____ DATA FOR THE TASK

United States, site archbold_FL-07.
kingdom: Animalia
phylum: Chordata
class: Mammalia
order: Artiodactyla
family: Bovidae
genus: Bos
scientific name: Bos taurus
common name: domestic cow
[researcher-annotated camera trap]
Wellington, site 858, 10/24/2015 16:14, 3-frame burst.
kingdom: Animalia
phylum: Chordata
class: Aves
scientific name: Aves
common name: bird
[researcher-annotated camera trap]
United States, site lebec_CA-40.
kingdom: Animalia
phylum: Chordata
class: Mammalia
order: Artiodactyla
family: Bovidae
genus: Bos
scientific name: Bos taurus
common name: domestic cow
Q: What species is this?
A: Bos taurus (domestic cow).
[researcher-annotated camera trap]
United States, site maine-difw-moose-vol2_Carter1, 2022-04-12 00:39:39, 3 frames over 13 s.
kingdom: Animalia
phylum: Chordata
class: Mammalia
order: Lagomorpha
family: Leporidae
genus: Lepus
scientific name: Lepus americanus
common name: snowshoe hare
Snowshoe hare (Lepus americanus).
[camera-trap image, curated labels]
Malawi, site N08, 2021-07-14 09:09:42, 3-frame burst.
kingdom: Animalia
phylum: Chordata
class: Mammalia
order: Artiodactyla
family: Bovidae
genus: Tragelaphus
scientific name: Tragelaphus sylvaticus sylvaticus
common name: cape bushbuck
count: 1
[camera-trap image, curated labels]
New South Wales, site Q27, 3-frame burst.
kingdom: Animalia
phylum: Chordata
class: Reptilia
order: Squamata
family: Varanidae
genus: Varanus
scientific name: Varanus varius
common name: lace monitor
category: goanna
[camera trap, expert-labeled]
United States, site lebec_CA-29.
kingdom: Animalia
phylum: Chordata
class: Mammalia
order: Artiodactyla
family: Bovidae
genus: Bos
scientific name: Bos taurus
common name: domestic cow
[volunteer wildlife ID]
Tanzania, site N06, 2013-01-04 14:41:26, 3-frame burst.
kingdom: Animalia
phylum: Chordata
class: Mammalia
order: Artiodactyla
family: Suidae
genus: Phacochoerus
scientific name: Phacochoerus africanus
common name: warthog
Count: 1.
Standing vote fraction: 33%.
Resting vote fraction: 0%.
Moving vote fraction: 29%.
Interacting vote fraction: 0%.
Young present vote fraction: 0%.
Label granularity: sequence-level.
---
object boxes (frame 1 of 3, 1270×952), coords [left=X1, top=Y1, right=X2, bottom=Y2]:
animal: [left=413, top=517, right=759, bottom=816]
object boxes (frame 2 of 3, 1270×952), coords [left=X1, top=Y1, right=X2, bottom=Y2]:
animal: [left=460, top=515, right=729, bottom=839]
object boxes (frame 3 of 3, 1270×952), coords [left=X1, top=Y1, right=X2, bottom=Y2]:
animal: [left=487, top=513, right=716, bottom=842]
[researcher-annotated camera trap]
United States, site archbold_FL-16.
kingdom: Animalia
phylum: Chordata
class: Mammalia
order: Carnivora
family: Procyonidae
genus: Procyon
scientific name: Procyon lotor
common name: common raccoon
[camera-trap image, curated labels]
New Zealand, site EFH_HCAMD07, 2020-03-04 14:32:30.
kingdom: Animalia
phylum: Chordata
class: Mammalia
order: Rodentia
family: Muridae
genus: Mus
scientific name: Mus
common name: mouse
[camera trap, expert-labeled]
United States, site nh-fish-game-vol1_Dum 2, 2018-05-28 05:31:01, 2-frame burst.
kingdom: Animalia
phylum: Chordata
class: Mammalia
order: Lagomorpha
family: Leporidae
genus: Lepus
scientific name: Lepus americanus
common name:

________

Take the records and restate them word for word.

**RESULT OF THIS TASK**:
United States, site archbold_FL-07.
kingdom: Animalia
phylum: Chordata
class: Mammalia
order: Artiodactyla
family: Bovidae
genus: Bos
scientific name: Bos taurus
common name: domestic cow
[researcher-annotated camera trap]
Wellington, site 858, 10/24/2015 16:14, 3-frame burst.
kingdom: Animalia
phylum: Chordata
class: Aves
scientific name: Aves
common name: bird
[researcher-annotated camera trap]
United States, site lebec_CA-40.
kingdom: Animalia
phylum: Chordata
class: Mammalia
order: Artiodactyla
family: Bovidae
genus: Bos
scientific name: Bos taurus
common name: domestic cow
Q: What species is this?
A: Bos taurus (domestic cow).
[researcher-annotated camera trap]
United States, site maine-difw-moose-vol2_Carter1, 2022-04-12 00:39:39, 3 frames over 13 s.
kingdom: Animalia
phylum: Chordata
class: Mammalia
order: Lagomorpha
family: Leporidae
genus: Lepus
scientific name: Lepus americanus
common name: snowshoe hare
Snowshoe hare (Lepus americanus).
[camera-trap image, curated labels]
Malawi, site N08, 2021-07-14 09:09:42, 3-frame burst.
kingdom: Animalia
phylum: Chordata
class: Mammalia
order: Artiodactyla
family: Bovidae
genus: Tragelaphus
scientific name: Tragelaphus sylvaticus sylvaticus
common name: cape bushbuck
count: 1
[camera-trap image, curated labels]
New South Wales, site Q27, 3-frame burst.
kingdom: Animalia
phylum: Chordata
class: Reptilia
order: Squamata
family: Varanidae
genus: Varanus
scientific name: Varanus varius
common name: lace monitor
category: goanna
[camera trap, expert-labeled]
United States, site lebec_CA-29.
kingdom: Animalia
phylum: Chordata
class: Mammalia
order: Artiodactyla
family: Bovidae
genus: Bos
scientific name: Bos taurus
common name: domestic cow
[volunteer wildlife ID]
Tanzania, site N06, 2013-01-04 14:41:26, 3-frame burst.
kingdom: Animalia
phylum: Chordata
class: Mammalia
order: Artiodactyla
family: Suidae
genus: Phacochoerus
scientific name: Phacochoerus africanus
common name: warthog
Count: 1.
Standing vote fraction: 33%.
Resting vote fraction: 0%.
Moving vote fraction: 29%.
Interacting vote fraction: 0%.
Young present vote fraction: 0%.
Label granularity: sequence-level.
---
object boxes (frame 1 of 3, 1270×952), coords [left=X1, top=Y1, right=X2, bottom=Y2]:
animal: [left=413, top=517, right=759, bottom=816]
object boxes (frame 2 of 3, 1270×952), coords [left=X1, top=Y1, right=X2, bottom=Y2]:
animal: [left=460, top=515, right=729, bottom=839]
object boxes (frame 3 of 3, 1270×952), coords [left=X1, top=Y1, right=X2, bottom=Y2]:
animal: [left=487, top=513, right=716, bottom=842]
[researcher-annotated camera trap]
United States, site archbold_FL-16.
kingdom: Animalia
phylum: Chordata
class: Mammalia
order: Carnivora
family: Procyonidae
genus: Procyon
scientific name: Procyon lotor
common name: common raccoon
[camera-trap image, curated labels]
New Zealand, site EFH_HCAMD07, 2020-03-04 14:32:30.
kingdom: Animalia
phylum: Chordata
class: Mammalia
order: Rodentia
family: Muridae
genus: Mus
scientific name: Mus
common name: mouse
[camera trap, expert-labeled]
United States, site nh-fish-game-vol1_Dum 2, 2018-05-28 05:31:01, 2-frame burst.
kingdom: Animalia
phylum: Chordata
class: Mammalia
order: Lagomorpha
family: Leporidae
genus: Lepus
scientific name: Lepus americanus
common name:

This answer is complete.